AIM OF THE TASK: Please summarize the comment thread below in three sentences.

SOURCE PASSAGE:
┄┄┄┄┄┄┄┄┄┄┄┄┄┄┄┄┄┄┄┄
10 Comments on How to Achieve Natural Link building (Part 2)

  1. Rushikesh Kamreja on Sat, 20th Feb 2010 3:44 am
  2. Hi, nice read, i am looking forward for your more detailed Link Dozer review.

    Regards,
    Rushikesh Kamreja

  3. Luca on Tue, 23rd Feb 2010 11:12 am
  4. Well I’ve never seen so much nofollow linking on any site before – Ever. In my browser nearly every single link on your site is bold pink. I mean nearly everything, including blog post links on the home page. I’ve heard of link juice funnelingto a particular page but wow. The only non-no-follow links I can see are the Page links on the far right and the link building services bottom left. Just thought I’d let you know in case it wasn’t what you were aiming for.

  5. Luca on Tue, 23rd Feb 2010 11:14 am
  6. But I have to say the actual content is fabulous. Beats testing all on my own and not many people are posting syndication service test results.

    Cheers.

  7. Daniel McGonagle on Tue, 23rd Feb 2010 11:30 am
  8. Luca, thanks for noticing and kudos for the analysis of the on-page SEO.

    I am using Yoast’s Robots meta plugin for follow attributes “allocation” and it was all good but then I reactivated the Virtual Silo plugin which does something similar but has some extras, too. There may be an issue with one overriding the other. I’m not too worried about it since my new custom Thesis theme will have everything I want for attributes allocation and PR funnelling built into it.

    I also use a free plugin called Cross Linker which hyperlinks EVERY single word I dedicate a link to, and this makes for a lot of affiliate links getting hyperlinked so there was more benefit to be gained by decreasing the outbound link juice and NoFollowing all those aff links than there was from DoFollowing all post links.

    There’s minimal link juice passed on a site internally from blog post to blog post and while I think that’s important there’s still more SEO value to the iste such as it is, to merely NoFollow on a global navigation level.

    Hope that makes sense… MY goal with Virtual Silo plugin was really just to make sure each and every url got connected to the others, but not by using Related Posts since related posts plugins don’t guarantee a connecting link to next post, next category etc… Since this is one of myheavier-trafficked blogs I do some of my testing here. The Virtual Silo plugin got some of my oldest posts re-indexed and ranked better by using “breadcrumb-style” links (to next posts).

  9. Daniel McGonagle on Tue, 23rd Feb 2010 11:33 am
  10. Luca, thanks again for the feedback. It’s a labour of love and I DO “waste” a lot of money on junk services but some people say, “a links a link” right so in the long run, the readers of this blog get some real testing done for them by me, and I get to some sort of benefit from the testing, too but its just not always worth my time invested for using those services.

    After a while you start to see the common failings for a lot of services before you even start using them.

  11. Luca on Wed, 24th Feb 2010 10:33 am
  12. Hey Daniel

    I see a lot less nofollow on the site today :) About 60% less :)

    Internal linking isn’t something a lot of us are bothered with in IM, because we’re “snipers” – you know we think in terms of narrow keyword choices. 3 or 4 max. Some people target just one.

    In that situation, internal linking ain’t going to get you far against someone’s external links.

    You probably already know this, but where I’ve seen it really matter is ecommerce stores – there you have the wide semantic net approach that IM marketers don’t have time for.
┄┄┄┄┄┄┄┄┄┄┄┄┄┄┄┄┄┄┄┄
STORED ROWS:
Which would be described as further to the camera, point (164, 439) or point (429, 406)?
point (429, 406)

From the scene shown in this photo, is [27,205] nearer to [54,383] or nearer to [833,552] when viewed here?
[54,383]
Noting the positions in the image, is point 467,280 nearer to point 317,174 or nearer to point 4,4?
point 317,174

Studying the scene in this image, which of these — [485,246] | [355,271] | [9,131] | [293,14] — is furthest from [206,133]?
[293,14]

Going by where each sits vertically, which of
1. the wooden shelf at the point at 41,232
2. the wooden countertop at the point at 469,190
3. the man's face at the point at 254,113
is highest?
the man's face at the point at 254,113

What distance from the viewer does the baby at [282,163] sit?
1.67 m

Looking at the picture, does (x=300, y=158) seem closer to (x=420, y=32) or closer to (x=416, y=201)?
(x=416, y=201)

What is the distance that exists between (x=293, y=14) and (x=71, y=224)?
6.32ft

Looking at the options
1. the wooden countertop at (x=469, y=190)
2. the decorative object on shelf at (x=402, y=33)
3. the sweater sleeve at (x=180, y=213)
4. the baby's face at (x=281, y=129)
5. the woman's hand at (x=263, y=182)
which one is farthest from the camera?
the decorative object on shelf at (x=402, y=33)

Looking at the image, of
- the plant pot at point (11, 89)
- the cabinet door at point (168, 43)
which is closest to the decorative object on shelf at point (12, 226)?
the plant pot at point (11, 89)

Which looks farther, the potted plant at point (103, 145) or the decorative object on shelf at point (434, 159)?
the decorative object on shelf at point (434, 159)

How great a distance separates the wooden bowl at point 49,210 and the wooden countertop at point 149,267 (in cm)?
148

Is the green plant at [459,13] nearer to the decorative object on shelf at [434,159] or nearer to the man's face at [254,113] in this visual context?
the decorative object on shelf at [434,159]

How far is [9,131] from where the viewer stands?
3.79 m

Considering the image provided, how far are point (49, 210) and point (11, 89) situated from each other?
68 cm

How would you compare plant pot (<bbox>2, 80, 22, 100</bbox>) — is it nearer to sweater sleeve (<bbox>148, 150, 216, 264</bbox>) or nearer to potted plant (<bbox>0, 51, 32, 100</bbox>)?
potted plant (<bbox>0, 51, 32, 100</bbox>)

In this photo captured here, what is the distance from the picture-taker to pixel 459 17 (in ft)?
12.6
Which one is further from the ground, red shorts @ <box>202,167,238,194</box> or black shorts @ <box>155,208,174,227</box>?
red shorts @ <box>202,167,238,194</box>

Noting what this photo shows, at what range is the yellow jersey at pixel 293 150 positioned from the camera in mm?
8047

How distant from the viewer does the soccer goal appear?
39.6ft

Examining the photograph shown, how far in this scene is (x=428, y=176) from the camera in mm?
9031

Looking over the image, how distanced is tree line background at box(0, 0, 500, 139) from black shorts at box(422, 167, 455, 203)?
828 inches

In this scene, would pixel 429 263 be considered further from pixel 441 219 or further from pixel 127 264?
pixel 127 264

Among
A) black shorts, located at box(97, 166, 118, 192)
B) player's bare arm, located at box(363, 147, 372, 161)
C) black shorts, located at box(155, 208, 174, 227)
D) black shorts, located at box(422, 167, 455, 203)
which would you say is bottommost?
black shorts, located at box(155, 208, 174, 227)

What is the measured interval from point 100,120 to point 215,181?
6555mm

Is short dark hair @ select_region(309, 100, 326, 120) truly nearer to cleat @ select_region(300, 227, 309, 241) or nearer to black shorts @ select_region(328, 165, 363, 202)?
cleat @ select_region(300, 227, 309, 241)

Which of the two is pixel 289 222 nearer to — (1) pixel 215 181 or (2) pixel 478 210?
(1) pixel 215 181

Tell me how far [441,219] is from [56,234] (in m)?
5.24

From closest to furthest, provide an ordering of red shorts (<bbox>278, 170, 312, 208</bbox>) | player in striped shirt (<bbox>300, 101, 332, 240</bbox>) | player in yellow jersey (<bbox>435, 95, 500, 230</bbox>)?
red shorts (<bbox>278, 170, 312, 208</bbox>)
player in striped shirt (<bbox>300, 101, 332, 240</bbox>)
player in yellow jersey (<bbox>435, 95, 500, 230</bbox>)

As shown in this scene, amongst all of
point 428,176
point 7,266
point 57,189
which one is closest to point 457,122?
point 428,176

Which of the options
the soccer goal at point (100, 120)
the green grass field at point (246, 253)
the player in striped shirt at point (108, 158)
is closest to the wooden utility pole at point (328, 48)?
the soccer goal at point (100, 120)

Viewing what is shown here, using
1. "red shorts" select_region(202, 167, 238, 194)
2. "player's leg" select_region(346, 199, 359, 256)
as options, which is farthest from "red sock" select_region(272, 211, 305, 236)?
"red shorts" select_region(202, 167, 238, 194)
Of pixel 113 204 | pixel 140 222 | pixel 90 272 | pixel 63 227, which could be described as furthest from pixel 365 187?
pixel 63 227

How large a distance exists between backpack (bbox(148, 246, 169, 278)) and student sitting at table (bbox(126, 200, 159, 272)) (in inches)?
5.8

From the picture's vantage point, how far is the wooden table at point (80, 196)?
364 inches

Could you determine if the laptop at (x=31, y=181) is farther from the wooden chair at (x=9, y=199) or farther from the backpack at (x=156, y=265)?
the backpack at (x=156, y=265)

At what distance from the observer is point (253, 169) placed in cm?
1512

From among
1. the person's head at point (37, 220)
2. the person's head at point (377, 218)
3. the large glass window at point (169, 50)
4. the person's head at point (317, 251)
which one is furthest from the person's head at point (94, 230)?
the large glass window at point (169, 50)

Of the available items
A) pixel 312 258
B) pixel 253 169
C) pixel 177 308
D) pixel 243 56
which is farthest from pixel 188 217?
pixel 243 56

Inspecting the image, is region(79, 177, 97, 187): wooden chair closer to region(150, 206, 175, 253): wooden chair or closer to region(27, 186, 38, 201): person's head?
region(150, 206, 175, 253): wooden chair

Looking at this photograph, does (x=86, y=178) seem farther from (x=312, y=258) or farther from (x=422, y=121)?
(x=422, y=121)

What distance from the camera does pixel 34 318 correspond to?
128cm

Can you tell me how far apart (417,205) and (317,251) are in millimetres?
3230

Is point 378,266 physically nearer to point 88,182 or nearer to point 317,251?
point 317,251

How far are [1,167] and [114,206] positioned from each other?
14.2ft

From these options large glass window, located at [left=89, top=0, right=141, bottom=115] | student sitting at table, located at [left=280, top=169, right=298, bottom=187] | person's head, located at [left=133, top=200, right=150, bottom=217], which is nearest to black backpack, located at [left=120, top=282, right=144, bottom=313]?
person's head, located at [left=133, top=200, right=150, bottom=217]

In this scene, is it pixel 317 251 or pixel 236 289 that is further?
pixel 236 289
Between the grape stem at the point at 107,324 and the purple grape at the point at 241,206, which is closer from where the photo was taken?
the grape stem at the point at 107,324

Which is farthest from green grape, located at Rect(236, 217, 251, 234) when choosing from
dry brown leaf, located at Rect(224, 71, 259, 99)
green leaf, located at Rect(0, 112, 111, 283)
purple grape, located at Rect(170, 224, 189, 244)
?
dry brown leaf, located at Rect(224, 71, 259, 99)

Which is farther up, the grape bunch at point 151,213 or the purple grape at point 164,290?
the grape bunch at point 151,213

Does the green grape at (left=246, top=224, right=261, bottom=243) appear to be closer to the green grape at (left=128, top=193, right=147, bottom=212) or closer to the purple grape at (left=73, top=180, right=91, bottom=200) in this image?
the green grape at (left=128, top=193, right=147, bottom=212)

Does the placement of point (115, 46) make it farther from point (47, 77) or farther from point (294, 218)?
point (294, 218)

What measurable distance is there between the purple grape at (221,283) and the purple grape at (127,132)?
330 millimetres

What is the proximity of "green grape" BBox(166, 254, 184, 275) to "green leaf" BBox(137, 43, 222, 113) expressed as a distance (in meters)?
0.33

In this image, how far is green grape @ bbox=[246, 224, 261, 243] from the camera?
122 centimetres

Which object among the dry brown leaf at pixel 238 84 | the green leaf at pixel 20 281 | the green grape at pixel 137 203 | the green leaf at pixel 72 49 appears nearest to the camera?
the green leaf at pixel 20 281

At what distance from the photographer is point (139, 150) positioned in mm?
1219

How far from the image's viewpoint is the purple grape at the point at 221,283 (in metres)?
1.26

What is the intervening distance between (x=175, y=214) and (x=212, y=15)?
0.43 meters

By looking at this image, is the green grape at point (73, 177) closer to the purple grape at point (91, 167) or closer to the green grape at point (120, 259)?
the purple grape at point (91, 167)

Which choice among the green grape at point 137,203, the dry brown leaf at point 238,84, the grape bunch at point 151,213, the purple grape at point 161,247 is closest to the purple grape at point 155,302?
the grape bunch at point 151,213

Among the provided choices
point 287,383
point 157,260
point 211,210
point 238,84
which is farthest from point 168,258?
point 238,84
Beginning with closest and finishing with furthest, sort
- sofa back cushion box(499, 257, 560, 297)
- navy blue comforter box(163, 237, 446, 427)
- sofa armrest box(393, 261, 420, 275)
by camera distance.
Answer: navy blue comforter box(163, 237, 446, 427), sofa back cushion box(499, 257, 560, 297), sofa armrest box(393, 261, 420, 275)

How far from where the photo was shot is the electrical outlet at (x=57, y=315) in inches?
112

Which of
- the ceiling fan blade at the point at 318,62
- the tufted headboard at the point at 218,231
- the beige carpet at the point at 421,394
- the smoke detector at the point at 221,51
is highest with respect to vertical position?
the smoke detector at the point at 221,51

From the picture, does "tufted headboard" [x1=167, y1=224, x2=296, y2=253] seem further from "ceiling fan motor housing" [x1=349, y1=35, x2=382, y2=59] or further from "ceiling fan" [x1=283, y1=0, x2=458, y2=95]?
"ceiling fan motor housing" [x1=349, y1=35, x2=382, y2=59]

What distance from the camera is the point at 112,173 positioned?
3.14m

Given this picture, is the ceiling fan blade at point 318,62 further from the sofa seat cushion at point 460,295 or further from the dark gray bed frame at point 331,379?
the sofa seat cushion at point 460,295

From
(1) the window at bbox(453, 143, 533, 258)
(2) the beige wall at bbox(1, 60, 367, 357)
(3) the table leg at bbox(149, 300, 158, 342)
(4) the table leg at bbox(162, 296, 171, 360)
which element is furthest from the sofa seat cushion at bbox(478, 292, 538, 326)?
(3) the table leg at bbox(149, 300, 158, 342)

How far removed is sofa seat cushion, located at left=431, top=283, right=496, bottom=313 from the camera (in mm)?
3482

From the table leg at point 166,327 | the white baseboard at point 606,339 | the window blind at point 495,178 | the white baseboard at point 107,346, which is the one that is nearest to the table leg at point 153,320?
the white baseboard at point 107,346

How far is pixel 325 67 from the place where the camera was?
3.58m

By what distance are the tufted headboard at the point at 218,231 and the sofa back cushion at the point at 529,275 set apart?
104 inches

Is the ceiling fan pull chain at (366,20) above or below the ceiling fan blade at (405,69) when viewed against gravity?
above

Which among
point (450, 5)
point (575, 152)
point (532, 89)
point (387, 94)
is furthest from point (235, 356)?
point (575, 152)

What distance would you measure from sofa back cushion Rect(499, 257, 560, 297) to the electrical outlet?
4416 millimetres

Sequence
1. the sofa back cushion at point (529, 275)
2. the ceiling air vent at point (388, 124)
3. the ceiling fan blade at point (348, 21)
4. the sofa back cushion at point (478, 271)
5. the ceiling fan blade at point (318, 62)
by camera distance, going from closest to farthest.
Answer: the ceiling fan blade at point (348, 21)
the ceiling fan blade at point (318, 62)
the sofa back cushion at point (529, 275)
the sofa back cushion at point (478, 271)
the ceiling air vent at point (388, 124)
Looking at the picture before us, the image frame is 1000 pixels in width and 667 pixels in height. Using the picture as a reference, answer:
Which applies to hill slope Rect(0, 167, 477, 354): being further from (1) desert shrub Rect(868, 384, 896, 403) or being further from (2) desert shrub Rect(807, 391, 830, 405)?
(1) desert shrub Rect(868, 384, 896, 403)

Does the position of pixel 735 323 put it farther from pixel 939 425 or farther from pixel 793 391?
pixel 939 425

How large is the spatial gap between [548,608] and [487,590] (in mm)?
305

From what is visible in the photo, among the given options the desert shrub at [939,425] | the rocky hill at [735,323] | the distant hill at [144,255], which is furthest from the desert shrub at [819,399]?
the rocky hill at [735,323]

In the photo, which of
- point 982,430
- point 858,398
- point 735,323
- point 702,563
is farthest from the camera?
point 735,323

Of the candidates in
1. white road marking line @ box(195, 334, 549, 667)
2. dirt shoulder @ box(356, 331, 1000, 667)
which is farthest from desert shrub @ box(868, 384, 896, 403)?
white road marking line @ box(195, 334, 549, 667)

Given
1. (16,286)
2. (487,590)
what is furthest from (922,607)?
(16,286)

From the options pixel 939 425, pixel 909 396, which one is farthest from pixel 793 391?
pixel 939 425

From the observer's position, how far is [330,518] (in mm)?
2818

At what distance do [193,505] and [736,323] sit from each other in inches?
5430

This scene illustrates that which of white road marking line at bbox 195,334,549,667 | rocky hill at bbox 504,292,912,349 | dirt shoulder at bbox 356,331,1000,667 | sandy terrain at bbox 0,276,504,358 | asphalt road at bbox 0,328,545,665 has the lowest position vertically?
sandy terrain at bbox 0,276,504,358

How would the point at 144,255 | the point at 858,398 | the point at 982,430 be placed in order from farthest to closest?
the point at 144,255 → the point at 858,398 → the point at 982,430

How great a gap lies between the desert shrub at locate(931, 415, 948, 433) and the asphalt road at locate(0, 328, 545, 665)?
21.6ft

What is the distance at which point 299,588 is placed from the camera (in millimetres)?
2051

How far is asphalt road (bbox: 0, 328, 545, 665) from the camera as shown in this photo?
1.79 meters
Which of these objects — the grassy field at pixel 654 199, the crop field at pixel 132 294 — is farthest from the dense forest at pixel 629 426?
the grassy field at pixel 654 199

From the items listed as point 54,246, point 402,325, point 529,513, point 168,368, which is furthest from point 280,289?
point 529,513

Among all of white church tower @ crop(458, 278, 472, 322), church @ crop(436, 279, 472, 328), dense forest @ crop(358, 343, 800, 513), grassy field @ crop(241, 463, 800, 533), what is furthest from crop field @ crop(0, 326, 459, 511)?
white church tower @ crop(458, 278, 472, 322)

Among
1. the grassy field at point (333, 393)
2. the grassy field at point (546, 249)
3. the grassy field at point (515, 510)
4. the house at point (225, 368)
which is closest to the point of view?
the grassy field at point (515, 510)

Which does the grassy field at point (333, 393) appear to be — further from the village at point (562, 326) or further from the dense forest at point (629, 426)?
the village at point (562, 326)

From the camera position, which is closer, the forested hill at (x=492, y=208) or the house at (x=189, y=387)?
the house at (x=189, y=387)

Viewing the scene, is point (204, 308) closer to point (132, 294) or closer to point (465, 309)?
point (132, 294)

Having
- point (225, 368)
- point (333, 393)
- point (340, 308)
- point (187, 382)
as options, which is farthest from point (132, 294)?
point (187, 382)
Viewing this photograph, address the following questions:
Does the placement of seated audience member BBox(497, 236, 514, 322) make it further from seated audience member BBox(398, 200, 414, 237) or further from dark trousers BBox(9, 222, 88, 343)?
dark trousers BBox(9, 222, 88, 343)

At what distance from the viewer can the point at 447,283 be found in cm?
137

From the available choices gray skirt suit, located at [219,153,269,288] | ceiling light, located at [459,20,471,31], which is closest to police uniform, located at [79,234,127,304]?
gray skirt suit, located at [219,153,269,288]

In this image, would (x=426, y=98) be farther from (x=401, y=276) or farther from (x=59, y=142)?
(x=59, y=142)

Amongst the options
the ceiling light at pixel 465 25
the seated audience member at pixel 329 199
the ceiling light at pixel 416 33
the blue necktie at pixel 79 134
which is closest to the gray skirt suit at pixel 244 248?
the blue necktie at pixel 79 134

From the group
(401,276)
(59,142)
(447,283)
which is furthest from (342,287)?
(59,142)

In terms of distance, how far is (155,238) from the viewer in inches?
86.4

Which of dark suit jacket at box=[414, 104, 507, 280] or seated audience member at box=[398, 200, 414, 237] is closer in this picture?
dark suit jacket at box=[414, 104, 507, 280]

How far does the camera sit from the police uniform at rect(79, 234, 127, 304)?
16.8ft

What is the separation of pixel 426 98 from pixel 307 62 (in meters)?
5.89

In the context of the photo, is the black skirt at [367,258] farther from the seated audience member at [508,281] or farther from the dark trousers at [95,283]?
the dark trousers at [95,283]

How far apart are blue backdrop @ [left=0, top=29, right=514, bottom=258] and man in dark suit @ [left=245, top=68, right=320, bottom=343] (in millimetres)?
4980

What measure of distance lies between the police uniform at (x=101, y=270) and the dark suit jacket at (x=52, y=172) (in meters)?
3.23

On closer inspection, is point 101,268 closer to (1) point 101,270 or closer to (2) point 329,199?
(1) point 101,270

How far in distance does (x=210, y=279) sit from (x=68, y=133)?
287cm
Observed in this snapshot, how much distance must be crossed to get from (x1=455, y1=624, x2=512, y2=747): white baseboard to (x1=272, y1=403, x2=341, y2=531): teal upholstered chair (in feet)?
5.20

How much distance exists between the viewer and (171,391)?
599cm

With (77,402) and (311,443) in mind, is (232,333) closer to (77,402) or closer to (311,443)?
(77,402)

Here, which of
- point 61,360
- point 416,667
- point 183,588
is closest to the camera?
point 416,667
┄┄┄┄┄┄┄┄┄┄┄┄┄┄┄┄┄┄┄┄
FINAL RESULT: Luca notes that nearly every link on the site is nofollow, though he praises the content for posting syndication service test results. Daniel McGonagle replies that Yoast's Robots meta plugin and the reactivated Virtual Silo plugin may be overriding each other, and that he nofollows the many affiliate links hyperlinked by the Cross Linker plugin. The next day Luca sees about 60% less nofollow on the site and says internal linking matters most for ecommerce stores.